Ma sì, spendiamo qualche parola per Fini, prima dello showdown di domani nella Direzione del Pdl. Gliene stanno dicendo di tutti i colori, da ogni parte. C’è chi – da dentro – gli dà del traditore, dell’ingrato, del venduto, fino ad arrivare alla tesi feltriana della psicolabilità. C’è chi – da fuori – lo scruta con commiserazione, come a dire ‘guarda in che guaio si è andato a ficcare, ha sbagliato tempi e modi, ne uscirà certamente con le ossa rotte’.
Proviamo a vedere la cosa da un altro punto di vista, che è poi quello che dovrebbe maggiormente interessare. Ma dov’è che le cose andrebbero approfondite e discusse, se non in quei luoghi chiamati partiti? Questo signore è ormai da qualche anno che va prendendo posizione sui temi più diversi (giustizia, immigrazione, diritti civili), sostenendo tesi che non coincidono con quelle dominanti nel suo partito. Che cosa dovrebbe fare? Tacere o andare via, è questa l’alternativa?

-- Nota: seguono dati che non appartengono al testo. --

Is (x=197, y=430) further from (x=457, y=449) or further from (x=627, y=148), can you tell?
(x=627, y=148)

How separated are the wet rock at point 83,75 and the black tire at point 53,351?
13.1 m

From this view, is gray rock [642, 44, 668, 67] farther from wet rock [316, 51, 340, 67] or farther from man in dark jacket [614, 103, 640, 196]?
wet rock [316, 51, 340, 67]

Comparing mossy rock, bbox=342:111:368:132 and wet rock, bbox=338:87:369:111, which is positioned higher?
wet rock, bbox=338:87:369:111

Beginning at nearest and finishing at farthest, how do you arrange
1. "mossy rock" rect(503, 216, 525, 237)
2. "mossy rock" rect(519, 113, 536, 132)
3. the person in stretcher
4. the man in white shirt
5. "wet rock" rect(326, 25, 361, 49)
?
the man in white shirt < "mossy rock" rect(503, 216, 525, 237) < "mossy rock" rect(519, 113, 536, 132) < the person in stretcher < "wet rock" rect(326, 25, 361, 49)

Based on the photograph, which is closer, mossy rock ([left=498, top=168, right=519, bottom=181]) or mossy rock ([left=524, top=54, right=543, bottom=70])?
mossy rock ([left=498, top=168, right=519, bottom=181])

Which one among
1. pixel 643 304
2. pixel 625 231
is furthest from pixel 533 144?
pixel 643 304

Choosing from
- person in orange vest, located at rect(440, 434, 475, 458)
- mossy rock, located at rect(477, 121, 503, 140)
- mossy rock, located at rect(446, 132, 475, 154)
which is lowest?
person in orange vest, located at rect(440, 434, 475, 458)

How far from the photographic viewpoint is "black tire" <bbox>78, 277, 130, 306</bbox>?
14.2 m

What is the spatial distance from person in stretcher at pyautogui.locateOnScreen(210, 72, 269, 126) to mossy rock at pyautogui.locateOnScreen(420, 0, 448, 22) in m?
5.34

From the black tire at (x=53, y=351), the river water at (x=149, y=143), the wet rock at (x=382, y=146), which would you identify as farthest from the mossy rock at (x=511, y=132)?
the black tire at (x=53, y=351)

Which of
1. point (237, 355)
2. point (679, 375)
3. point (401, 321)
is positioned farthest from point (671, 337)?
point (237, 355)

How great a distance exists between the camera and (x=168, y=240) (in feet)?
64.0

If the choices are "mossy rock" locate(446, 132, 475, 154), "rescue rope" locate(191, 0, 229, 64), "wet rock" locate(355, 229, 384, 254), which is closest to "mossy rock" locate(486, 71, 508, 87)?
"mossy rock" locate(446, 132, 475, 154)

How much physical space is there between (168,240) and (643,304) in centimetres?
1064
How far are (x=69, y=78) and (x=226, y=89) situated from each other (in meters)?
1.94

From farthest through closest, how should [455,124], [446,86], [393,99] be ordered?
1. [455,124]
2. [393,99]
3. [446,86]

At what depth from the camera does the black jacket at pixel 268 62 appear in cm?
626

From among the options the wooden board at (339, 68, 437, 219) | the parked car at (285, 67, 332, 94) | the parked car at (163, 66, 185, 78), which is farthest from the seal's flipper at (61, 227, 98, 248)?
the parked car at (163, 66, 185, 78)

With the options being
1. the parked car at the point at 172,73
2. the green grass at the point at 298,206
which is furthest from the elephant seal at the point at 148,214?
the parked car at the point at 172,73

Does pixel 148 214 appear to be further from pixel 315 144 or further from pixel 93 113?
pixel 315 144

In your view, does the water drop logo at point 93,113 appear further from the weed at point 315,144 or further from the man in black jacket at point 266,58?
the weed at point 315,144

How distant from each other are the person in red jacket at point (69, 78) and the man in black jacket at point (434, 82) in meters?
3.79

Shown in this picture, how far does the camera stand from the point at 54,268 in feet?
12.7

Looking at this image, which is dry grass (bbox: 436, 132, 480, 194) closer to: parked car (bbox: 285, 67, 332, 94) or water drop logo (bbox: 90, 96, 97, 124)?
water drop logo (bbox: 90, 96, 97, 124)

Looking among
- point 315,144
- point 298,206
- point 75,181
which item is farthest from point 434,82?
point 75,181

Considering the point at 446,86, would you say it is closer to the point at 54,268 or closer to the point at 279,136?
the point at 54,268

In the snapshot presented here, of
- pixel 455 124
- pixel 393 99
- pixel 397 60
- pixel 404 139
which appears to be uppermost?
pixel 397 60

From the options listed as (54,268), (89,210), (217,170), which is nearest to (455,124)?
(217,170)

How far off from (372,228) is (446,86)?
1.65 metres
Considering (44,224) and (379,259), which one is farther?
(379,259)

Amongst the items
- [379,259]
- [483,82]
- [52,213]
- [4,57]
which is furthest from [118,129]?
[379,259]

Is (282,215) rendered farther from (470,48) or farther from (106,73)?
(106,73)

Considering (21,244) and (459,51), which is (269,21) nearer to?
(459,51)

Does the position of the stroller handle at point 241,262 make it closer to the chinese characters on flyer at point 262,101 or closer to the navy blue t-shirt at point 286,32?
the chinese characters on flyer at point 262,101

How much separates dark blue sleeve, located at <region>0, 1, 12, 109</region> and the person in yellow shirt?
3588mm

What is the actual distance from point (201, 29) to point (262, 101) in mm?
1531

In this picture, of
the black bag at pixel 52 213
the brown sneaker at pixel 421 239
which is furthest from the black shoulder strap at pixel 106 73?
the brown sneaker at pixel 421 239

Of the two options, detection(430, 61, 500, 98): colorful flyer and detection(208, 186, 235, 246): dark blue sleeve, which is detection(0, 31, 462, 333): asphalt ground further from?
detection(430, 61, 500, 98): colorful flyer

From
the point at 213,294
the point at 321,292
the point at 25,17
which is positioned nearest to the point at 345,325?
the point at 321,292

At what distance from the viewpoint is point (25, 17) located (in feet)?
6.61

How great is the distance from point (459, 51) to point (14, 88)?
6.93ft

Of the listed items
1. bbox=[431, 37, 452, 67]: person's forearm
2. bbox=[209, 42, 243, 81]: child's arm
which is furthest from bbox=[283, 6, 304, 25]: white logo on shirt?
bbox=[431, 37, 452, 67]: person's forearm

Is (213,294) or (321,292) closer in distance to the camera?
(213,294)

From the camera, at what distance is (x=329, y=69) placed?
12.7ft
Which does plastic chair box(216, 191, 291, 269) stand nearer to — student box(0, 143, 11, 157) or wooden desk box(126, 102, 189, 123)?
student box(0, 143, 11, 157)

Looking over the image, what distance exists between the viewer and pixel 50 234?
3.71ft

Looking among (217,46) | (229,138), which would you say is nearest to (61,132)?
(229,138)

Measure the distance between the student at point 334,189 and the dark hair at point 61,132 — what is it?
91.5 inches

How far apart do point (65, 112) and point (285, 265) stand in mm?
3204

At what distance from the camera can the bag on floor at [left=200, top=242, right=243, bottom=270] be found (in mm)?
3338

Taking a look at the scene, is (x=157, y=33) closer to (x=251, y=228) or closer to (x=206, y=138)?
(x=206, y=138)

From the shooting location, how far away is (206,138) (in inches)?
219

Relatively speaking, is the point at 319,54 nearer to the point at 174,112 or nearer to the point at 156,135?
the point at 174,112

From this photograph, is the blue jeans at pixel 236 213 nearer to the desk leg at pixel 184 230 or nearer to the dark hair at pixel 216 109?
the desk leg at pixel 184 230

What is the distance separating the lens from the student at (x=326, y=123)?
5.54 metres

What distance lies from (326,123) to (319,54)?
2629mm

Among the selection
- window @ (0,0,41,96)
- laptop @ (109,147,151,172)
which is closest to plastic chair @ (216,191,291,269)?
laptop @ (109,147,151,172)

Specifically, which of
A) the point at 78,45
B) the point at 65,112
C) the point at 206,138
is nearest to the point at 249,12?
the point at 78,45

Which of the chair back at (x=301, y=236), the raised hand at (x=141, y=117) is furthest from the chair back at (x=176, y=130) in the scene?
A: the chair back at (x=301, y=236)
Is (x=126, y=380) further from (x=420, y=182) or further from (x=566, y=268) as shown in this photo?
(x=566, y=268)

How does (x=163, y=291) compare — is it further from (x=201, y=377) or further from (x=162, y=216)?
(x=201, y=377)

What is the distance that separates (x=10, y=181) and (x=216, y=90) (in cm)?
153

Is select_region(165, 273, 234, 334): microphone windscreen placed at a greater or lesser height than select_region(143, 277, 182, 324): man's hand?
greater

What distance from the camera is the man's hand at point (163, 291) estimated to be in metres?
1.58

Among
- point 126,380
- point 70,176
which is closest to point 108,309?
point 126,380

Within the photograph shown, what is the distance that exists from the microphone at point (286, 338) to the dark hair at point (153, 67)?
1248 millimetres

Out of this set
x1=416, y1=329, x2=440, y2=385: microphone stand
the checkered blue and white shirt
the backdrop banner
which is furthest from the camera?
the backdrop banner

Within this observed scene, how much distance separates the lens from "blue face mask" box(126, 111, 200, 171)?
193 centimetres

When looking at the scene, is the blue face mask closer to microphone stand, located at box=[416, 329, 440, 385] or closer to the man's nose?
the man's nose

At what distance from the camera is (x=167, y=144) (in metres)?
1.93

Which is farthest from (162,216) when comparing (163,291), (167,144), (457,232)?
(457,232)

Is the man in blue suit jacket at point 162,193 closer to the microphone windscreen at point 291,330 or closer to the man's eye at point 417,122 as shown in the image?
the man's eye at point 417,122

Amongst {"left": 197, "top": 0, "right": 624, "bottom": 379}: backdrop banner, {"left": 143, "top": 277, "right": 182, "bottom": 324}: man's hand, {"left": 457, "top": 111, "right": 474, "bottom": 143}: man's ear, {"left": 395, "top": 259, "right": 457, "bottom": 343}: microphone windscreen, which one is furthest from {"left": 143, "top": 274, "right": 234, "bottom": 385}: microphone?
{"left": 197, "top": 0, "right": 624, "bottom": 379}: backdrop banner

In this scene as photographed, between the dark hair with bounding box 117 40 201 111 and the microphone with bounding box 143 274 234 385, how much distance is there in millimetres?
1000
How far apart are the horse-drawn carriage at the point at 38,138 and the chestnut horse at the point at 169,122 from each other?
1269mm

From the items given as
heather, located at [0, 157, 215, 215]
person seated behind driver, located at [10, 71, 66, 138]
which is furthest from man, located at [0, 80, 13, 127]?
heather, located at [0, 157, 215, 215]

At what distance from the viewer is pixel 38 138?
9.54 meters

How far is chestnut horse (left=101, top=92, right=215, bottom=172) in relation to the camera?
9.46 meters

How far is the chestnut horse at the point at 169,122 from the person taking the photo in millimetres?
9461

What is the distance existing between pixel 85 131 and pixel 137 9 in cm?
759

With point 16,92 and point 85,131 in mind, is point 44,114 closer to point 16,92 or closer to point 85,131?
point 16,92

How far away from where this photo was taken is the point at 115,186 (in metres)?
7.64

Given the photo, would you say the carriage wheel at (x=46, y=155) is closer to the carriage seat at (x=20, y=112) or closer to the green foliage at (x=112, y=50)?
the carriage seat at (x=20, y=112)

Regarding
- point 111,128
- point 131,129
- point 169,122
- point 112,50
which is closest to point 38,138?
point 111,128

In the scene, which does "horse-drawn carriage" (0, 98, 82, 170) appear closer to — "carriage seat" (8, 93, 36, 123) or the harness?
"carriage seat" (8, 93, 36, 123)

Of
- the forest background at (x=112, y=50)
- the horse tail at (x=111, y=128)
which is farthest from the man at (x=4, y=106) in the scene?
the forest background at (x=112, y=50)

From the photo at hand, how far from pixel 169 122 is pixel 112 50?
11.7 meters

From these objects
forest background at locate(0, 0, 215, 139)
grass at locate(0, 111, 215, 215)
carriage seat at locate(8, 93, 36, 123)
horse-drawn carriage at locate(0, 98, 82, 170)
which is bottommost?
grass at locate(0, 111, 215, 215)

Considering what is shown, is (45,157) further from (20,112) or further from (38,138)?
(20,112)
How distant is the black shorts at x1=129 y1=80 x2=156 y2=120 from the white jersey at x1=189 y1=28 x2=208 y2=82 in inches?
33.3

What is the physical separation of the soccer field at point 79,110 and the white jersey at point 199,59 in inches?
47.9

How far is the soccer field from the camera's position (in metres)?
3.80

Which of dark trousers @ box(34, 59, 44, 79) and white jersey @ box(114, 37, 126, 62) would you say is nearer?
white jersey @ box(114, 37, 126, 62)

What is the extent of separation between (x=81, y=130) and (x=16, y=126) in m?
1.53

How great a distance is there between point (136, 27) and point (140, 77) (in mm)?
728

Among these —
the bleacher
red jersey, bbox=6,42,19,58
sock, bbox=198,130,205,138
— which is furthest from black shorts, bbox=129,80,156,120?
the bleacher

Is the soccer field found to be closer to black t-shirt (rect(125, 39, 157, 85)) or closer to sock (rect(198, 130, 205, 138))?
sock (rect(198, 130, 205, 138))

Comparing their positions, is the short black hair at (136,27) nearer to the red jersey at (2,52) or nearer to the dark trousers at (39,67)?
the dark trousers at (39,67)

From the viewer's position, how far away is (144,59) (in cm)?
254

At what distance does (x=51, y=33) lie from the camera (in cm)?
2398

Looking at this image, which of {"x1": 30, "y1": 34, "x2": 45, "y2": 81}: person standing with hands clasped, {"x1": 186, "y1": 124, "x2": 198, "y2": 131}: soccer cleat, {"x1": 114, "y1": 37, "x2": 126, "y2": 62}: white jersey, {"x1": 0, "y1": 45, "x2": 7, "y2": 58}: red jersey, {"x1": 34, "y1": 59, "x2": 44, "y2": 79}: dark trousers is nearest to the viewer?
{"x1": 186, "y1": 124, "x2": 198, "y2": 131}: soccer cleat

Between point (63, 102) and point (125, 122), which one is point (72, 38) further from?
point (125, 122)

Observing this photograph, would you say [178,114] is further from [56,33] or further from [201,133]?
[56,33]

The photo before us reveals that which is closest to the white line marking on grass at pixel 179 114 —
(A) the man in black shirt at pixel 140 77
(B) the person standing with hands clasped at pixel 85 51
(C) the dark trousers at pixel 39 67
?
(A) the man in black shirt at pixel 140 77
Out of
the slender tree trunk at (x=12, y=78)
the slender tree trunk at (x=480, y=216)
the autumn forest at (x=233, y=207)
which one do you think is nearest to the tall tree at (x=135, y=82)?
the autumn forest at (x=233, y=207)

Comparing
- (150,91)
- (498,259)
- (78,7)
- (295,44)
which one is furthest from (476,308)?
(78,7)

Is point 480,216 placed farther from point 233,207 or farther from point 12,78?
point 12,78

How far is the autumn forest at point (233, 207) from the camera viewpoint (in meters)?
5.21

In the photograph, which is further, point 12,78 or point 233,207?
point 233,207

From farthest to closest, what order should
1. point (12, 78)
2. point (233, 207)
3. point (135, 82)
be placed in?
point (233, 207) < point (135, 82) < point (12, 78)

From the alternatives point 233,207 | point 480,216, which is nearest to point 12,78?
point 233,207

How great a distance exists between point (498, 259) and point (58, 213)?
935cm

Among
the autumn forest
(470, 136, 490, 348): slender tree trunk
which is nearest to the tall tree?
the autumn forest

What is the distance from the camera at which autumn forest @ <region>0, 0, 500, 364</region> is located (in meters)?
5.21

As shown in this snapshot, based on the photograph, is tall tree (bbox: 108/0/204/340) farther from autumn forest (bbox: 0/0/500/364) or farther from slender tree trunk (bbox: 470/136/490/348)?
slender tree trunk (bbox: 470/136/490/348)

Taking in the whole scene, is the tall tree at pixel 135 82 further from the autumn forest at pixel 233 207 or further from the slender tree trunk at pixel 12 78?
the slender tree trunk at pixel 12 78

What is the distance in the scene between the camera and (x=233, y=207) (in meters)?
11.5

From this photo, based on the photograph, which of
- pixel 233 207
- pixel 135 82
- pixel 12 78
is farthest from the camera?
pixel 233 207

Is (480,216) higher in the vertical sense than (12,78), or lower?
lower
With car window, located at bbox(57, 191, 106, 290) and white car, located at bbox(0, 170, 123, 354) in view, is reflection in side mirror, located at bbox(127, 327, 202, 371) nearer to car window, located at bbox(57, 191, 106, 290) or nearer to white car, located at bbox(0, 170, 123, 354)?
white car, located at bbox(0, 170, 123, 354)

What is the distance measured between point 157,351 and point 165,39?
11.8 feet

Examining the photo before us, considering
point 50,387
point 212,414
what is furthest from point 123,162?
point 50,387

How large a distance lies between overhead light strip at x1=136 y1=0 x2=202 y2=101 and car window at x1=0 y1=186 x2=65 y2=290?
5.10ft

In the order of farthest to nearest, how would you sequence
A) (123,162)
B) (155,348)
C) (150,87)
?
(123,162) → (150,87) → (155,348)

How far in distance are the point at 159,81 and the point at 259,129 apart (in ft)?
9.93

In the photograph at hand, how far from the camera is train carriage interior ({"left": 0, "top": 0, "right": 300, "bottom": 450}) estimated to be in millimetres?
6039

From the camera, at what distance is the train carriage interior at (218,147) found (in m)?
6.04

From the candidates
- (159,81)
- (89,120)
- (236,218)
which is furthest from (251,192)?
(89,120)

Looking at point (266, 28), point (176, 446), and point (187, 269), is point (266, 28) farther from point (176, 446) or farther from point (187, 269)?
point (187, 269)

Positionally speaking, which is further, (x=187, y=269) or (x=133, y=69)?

Io penso che dalla vicenda di questi giorni emerga un tema serio – quello della vita democratica interna ai partiti – che non può essere ridotto al presente e al futuro di Gianfranco Fini. I partiti italiani sono ormai dei simulacri, dei non-luoghi che servono solo a veicolare i finanziamenti pubblici e a parcheggiare qualche vecchio funzionario. Potrebbero e dovrebbero invece tornare ad essere moderni spazi di democrazia e di organizzazione del potere, come avviene in tutto il mondo. Organismi in cui le classi dirigenti, con certezza di regole, discutono posizioni e strategie, definiscono organigrammi, decidono leadership.